* **EXTRACTED ENTRIES**:
════

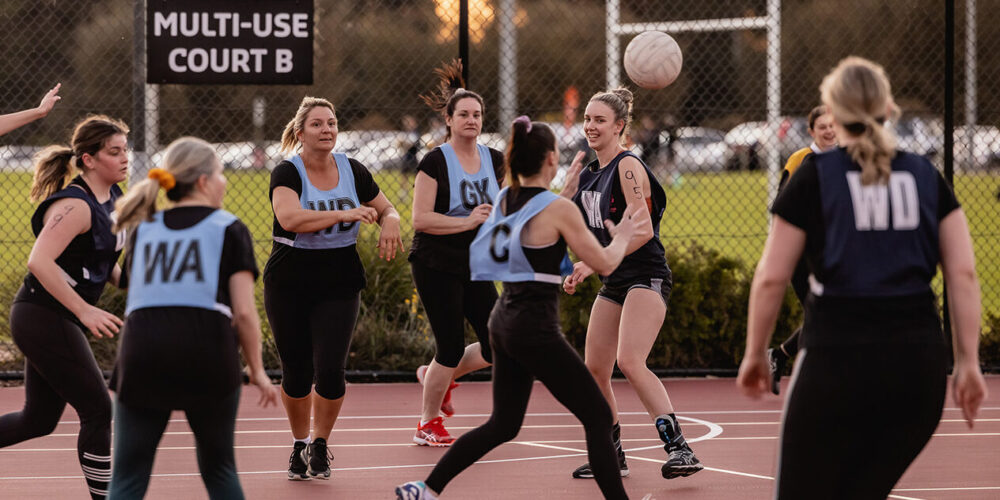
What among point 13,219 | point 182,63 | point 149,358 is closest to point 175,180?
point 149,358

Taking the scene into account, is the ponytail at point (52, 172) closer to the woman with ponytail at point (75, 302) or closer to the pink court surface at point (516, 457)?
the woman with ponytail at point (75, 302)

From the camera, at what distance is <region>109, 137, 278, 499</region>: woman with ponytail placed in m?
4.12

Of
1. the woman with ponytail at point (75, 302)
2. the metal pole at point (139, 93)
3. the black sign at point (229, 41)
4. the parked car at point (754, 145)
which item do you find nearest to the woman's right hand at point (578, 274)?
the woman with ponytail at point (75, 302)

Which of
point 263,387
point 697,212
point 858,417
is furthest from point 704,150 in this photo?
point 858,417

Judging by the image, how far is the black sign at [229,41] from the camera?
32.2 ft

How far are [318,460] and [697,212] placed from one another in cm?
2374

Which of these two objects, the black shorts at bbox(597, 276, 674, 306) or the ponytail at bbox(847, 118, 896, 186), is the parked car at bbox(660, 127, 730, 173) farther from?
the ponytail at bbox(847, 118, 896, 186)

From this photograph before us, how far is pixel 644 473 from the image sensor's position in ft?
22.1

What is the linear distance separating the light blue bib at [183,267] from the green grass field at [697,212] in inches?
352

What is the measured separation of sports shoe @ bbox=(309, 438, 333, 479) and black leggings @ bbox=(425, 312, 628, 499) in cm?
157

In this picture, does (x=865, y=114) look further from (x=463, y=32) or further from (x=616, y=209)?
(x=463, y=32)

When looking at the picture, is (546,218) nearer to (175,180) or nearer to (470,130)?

════

* **WHAT IS NEEDED**: Arrange the records as a numbered list, starting at the line that contains "Judging by the" and ending with the last line of the records. Leave out blank lines.

* **SOLUTION TO THE EXERCISE**:
1. Judging by the image, how far is the black sign at [229,41] from the camera?
2. 32.2 ft
3. How far are [318,460] and [697,212] placed from one another in cm?
4. 2374
5. Which of these two objects, the black shorts at bbox(597, 276, 674, 306) or the ponytail at bbox(847, 118, 896, 186), is the parked car at bbox(660, 127, 730, 173) farther from?
6. the ponytail at bbox(847, 118, 896, 186)
7. From this photograph before us, how far is pixel 644 473 from the image sensor's position in ft?
8. 22.1
9. What is the linear distance separating the light blue bib at [183,267] from the green grass field at [697,212] in inches?
10. 352
11. What is the measured separation of sports shoe @ bbox=(309, 438, 333, 479) and black leggings @ bbox=(425, 312, 628, 499) in cm?
12. 157
13. In this picture, does (x=865, y=114) look further from (x=463, y=32) or further from (x=616, y=209)?
14. (x=463, y=32)
15. When looking at the picture, is (546,218) nearer to (175,180) or nearer to (470,130)?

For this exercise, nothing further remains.